◆ **TASK INSTRUCTIONS**
Please retype the data below line for line and leave out every picture.

◆ **GIVEN RECORDS**
──────────────────────────────

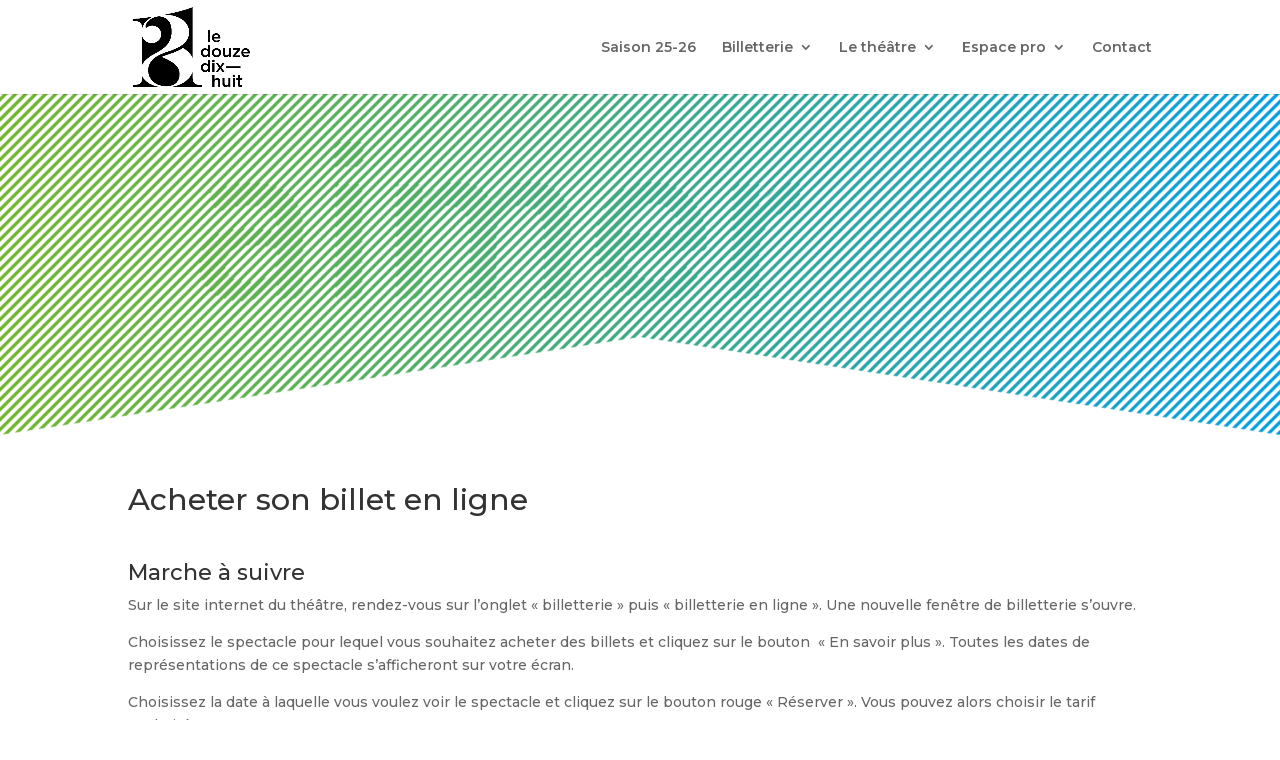

--- FILE ---
content_type: text/html; charset=UTF-8
request_url: https://webform.statslive.info/ow/eyJpdiI6InNIOXdkVmVLY0I4OUNKb1RTMDNyWndhdFhQQWVzRUo0aitncjcyKzBJZTA9IiwidmFsdWUiOiJnMk5cL0FiWW5NRWRjU1BnZmpuUVRnaDI2OXowcnJsbGtZZkdyQ0NzY2dydz0iLCJtYWMiOiIxN2ZkMWExMWZjOGE5YzllM2Y2YTc2NDBlMWQxZTMzNWE5MzhiY2ZiNzhhYzEzZDJiYzBlZDIxNmVhZTczNTZmIn0=
body_size: 1293
content:
document.write('<form method="post" action="//newsletter.infomaniak.com/external/submit" class="inf-form" target="_blank"><input type="email" name="email" style="display:none" /><input type="hidden" name="key" value="[base64]"><input type="hidden" name="webform_id" value="7620"> <div class="inf-main_df27d2e23bf500eb010b2bc1a59b56d1"> <h4></h4> <span></span> <div class="inf-success" style="display:none"> <h4>Votre inscription a été enregistrée avec succès !</h4> <p> <a href="#" class="inf-btn">&laquo;</a> </p> </div> <div class="inf-content"> <div class="inf-input inf-input-text"> <input type="text" name="inf[1]" data-inf-meta = "1" data-inf-error = "Merci de renseigner une adresse email" required="required" placeholder="Email" > </div> <div class="inf-submit"> <input type="submit" name="" value="S\'INSCRIRE"> </div> </div> </div> </form>');var script_tag = document.createElement('script');script_tag.setAttribute("type","text/javascript");script_tag.setAttribute("src", "//newsletter.infomaniak.com/webforms/index.js?v=1589207354");document.getElementsByTagName("head")[0].appendChild(script_tag);

--- FILE ---
content_type: text/css
request_url: https://ledouzedixhuit.ch/wp-content/et-cache/34688/et-core-unified-34688.min.css?ver=1755661487
body_size: 388
content:
.et_mobile_menu .menu-item-has-children>a{background-color:rgba(255,255,255,1);text-decoration:underline;font-weight:600}.inf-content{width:100%}.inf-input input{float:left;margin:0px;padding:10px 20px 10px 20px;border:#fff 0px solid;border-radius:0em;border-left-color:#B3B6B7;height:35px;width:60%;box-sizing:border-box;outline:none;transition:all ease-in-out 0.5s;font-size:14px}.inf-input input:focus{outline:none;border:solid 0px #B3B6B7;transition:all ease-in-out 0.5s;background-color:#F7F7F7;color:#B3B6B7}.inf-submit input{float:right;border:#FFFFFF 2px solid;border-radius:0em;background-color:#000;color:#ffffff;height:35px;width:40%;box-sizing:border-box;outline:none;transition:all ease-in-out 0.5s;font-family:Montserrat;font-size:12px;font-variant:capitalize;font-weight:500}.inf-submit input:hover{cursor:pointer;background-color:#fff;color:#B3B6B7;border-right:#B3B6B7 2px solid}.et_pb_slide_description{visibility:visible;padding:50px}.et_pb_slide_image{width:100%}.et_pb_slide_image img{height:100%}.et-hide-mobile{display:block}.sub-menu li{padding:0px!important;width:100%!important}.sub-menu li a{width:100%!important}.menu-item-32155 a{color:#F00!important}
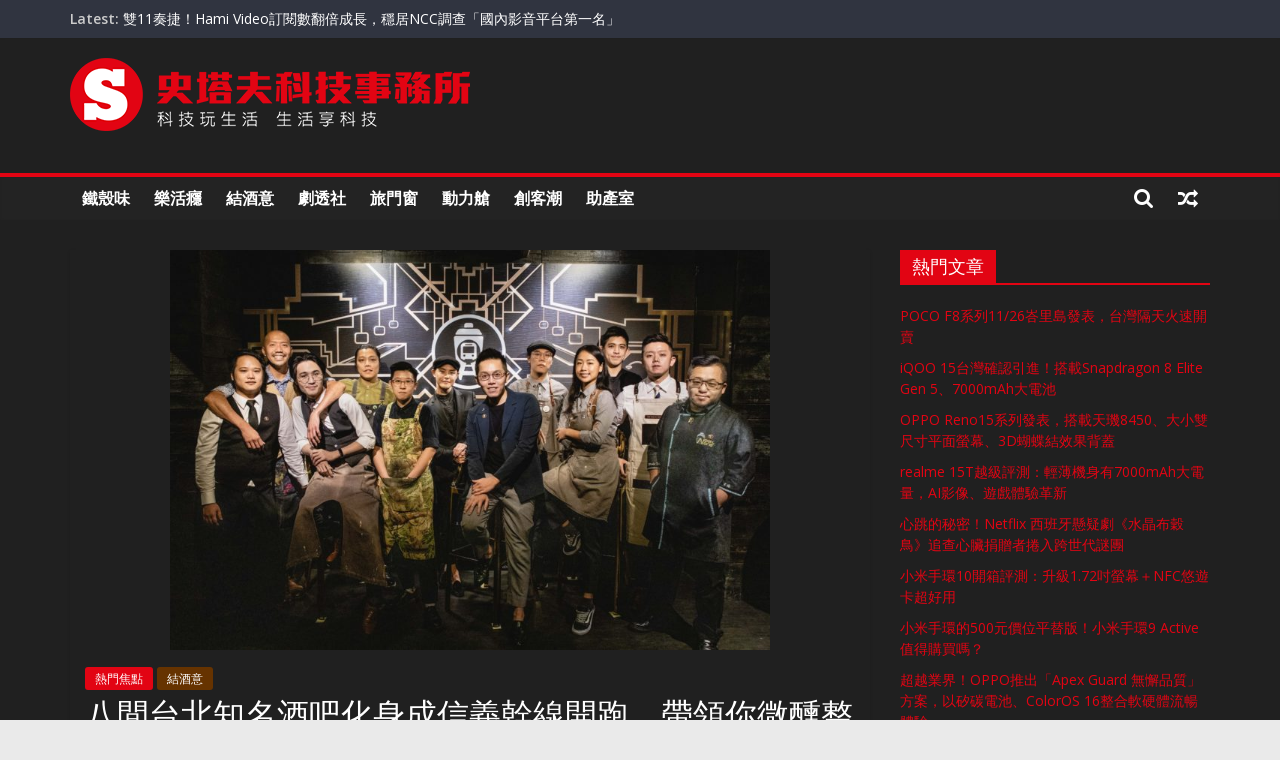

--- FILE ---
content_type: text/html; charset=utf-8
request_url: https://www.google.com/recaptcha/api2/aframe
body_size: 268
content:
<!DOCTYPE HTML><html><head><meta http-equiv="content-type" content="text/html; charset=UTF-8"></head><body><script nonce="yV7j9yjObiGbFfjGGCIeWA">/** Anti-fraud and anti-abuse applications only. See google.com/recaptcha */ try{var clients={'sodar':'https://pagead2.googlesyndication.com/pagead/sodar?'};window.addEventListener("message",function(a){try{if(a.source===window.parent){var b=JSON.parse(a.data);var c=clients[b['id']];if(c){var d=document.createElement('img');d.src=c+b['params']+'&rc='+(localStorage.getItem("rc::a")?sessionStorage.getItem("rc::b"):"");window.document.body.appendChild(d);sessionStorage.setItem("rc::e",parseInt(sessionStorage.getItem("rc::e")||0)+1);localStorage.setItem("rc::h",'1763464433233');}}}catch(b){}});window.parent.postMessage("_grecaptcha_ready", "*");}catch(b){}</script></body></html>

--- FILE ---
content_type: application/javascript; charset=utf-8
request_url: https://fundingchoicesmessages.google.com/f/AGSKWxUm283-XuKGIgzhhB8_iwMmmOvJPjG868m_e5qnOX2EhcnBjqzAKt19twN8KBVulJQhTY-2asdEGzcqmI2Q_1RP36v2aYgavGI237ZIUQwPev6_Pb2qHm6QlhYrd_sezMXNHnwg7sbbGG9FmU9WqD6lc-HGqjZCBFDoUZ7tJ4GYa6n_PE3lFYSeLGq0/_/hostedbannerads./popunderking./scanscoutplugin./refreshsyncbannerad?.tz/ads/
body_size: -1290
content:
window['33ad2f01-aa0f-4836-b7ff-6bccf4901e9b'] = true;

──────────────────────────────

◆ **FINISHED TASK**
--- FILE ---
content_type: text/html; charset=UTF-8
request_url: https://webform.statslive.info/ow/eyJpdiI6InNIOXdkVmVLY0I4OUNKb1RTMDNyWndhdFhQQWVzRUo0aitncjcyKzBJZTA9IiwidmFsdWUiOiJnMk5cL0FiWW5NRWRjU1BnZmpuUVRnaDI2OXowcnJsbGtZZkdyQ0NzY2dydz0iLCJtYWMiOiIxN2ZkMWExMWZjOGE5YzllM2Y2YTc2NDBlMWQxZTMzNWE5MzhiY2ZiNzhhYzEzZDJiYzBlZDIxNmVhZTczNTZmIn0=
body_size: 1293
content:
document.write('<form method="post" action="//newsletter.infomaniak.com/external/submit" class="inf-form" target="_blank"><input type="email" name="email" style="display:none" /><input type="hidden" name="key" value="[base64]"><input type="hidden" name="webform_id" value="7620"> <div class="inf-main_df27d2e23bf500eb010b2bc1a59b56d1"> <h4></h4> <span></span> <div class="inf-success" style="display:none"> <h4>Votre inscription a été enregistrée avec succès !</h4> <p> <a href="#" class="inf-btn">&laquo;</a> </p> </div> <div class="inf-content"> <div class="inf-input inf-input-text"> <input type="text" name="inf[1]" data-inf-meta = "1" data-inf-error = "Merci de renseigner une adresse email" required="required" placeholder="Email" > </div> <div class="inf-submit"> <input type="submit" name="" value="S\'INSCRIRE"> </div> </div> </div> </form>');var script_tag = document.createElement('script');script_tag.setAttribute("type","text/javascript");script_tag.setAttribute("src", "//newsletter.infomaniak.com/webforms/index.js?v=1589207354");document.getElementsByTagName("head")[0].appendChild(script_tag);

--- FILE ---
content_type: text/css
request_url: https://ledouzedixhuit.ch/wp-content/et-cache/34688/et-core-unified-34688.min.css?ver=1755661487
body_size: 388
content:
.et_mobile_menu .menu-item-has-children>a{background-color:rgba(255,255,255,1);text-decoration:underline;font-weight:600}.inf-content{width:100%}.inf-input input{float:left;margin:0px;padding:10px 20px 10px 20px;border:#fff 0px solid;border-radius:0em;border-left-color:#B3B6B7;height:35px;width:60%;box-sizing:border-box;outline:none;transition:all ease-in-out 0.5s;font-size:14px}.inf-input input:focus{outline:none;border:solid 0px #B3B6B7;transition:all ease-in-out 0.5s;background-color:#F7F7F7;color:#B3B6B7}.inf-submit input{float:right;border:#FFFFFF 2px solid;border-radius:0em;background-color:#000;color:#ffffff;height:35px;width:40%;box-sizing:border-box;outline:none;transition:all ease-in-out 0.5s;font-family:Montserrat;font-size:12px;font-variant:capitalize;font-weight:500}.inf-submit input:hover{cursor:pointer;background-color:#fff;color:#B3B6B7;border-right:#B3B6B7 2px solid}.et_pb_slide_description{visibility:visible;padding:50px}.et_pb_slide_image{width:100%}.et_pb_slide_image img{height:100%}.et-hide-mobile{display:block}.sub-menu li{padding:0px!important;width:100%!important}.sub-menu li a{width:100%!important}.menu-item-32155 a{color:#F00!important}

--- FILE ---
content_type: text/html; charset=utf-8
request_url: https://www.google.com/recaptcha/api2/aframe
body_size: 268
content:
<!DOCTYPE HTML><html><head><meta http-equiv="content-type" content="text/html; charset=UTF-8"></head><body><script nonce="yV7j9yjObiGbFfjGGCIeWA">/** Anti-fraud and anti-abuse applications only. See google.com/recaptcha */ try{var clients={'sodar':'https://pagead2.googlesyndication.com/pagead/sodar?'};window.addEventListener("message",function(a){try{if(a.source===window.parent){var b=JSON.parse(a.data);var c=clients[b['id']];if(c){var d=document.createElement('img');d.src=c+b['params']+'&rc='+(localStorage.getItem("rc::a")?sessionStorage.getItem("rc::b"):"");window.document.body.appendChild(d);sessionStorage.setItem("rc::e",parseInt(sessionStorage.getItem("rc::e")||0)+1);localStorage.setItem("rc::h",'1763464433233');}}}catch(b){}});window.parent.postMessage("_grecaptcha_ready", "*");}catch(b){}</script></body></html>

--- FILE ---
content_type: application/javascript; charset=utf-8
request_url: https://fundingchoicesmessages.google.com/f/AGSKWxUm283-XuKGIgzhhB8_iwMmmOvJPjG868m_e5qnOX2EhcnBjqzAKt19twN8KBVulJQhTY-2asdEGzcqmI2Q_1RP36v2aYgavGI237ZIUQwPev6_Pb2qHm6QlhYrd_sezMXNHnwg7sbbGG9FmU9WqD6lc-HGqjZCBFDoUZ7tJ4GYa6n_PE3lFYSeLGq0/_/hostedbannerads./popunderking./scanscoutplugin./refreshsyncbannerad?.tz/ads/
body_size: -1290
content:
window['33ad2f01-aa0f-4836-b7ff-6bccf4901e9b'] = true;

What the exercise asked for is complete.